Siddhartha, who is the owner of India’s largest coffee chain Cafe Coffee Day (CCD) was most recently in the news following a 2017 investigation for tax evasion.

According to a Times of India report, from that time  India’s Income Tax Department conducted raids on just over two dozen properties belonging to Siddartha across the country, including in Bengaluru, Hassan, Chikkamagaluru, Chennai and Mumbai.

The report said, he also admitted to concealing Rs 650 Crore, equivalent to just under US$100 million, in income.

“The detection of undisclosed income is expected to be much higher since there are a number of other issues, including violations of other statutes on which there is no disclosure, but relevant evidence has been found. These will be pursued effectively with vigour, energy and imagination,” the Income Tax Department is quoted as saying in a statement on the raids.

VHPI is a subsidiary of CCD.

CCD, through its Dark Forest subsidiary, in 2010 acquired the State Forest Exploratory Permit for 391,853 hectares of forest originally awarded in 2007 to US-based Simon and Shock International Logging Incorporated (SSILI), after buying out SSILI. Subsequently, Dark Forest acquired the 345,961 hectares concession which was originally assigned to Caribbean Resources Limited (CRL).

The company had been harvesting and exporting logs.
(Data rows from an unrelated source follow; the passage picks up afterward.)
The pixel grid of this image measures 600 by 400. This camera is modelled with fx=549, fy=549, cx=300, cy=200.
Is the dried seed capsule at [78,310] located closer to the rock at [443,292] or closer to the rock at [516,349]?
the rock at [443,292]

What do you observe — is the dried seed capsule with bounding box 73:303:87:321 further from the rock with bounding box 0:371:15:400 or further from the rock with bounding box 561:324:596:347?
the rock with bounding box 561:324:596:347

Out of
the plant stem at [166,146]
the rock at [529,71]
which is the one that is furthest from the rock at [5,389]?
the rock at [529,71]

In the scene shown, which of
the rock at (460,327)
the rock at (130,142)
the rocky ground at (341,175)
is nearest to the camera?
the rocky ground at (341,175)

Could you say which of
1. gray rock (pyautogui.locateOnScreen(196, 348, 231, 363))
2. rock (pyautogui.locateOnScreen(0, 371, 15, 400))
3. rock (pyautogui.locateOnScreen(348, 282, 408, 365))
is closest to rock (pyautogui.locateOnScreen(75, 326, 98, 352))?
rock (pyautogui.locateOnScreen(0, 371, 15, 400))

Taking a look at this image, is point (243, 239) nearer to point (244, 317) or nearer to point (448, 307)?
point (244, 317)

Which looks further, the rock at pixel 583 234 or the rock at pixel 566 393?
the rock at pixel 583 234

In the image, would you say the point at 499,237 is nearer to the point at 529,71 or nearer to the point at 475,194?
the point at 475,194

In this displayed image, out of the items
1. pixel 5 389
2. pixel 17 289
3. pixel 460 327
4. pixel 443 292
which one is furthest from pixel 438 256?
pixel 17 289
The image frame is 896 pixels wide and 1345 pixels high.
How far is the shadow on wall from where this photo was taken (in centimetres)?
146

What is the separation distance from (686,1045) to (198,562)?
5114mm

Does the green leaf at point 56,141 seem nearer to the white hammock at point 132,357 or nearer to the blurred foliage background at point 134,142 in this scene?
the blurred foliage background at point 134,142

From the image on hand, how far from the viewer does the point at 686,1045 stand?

Siddhartha had said in 2012 that a processing centre for logs would be set up here but the main facility would be in India. There had been concern about the company’s failure to fulfill promised value-added production but up to last year, the Ministry of Natural Resources said it was satisfied that VHPI had started “value added initiatives.” It had also said that the company was looking to ramp up lumber production.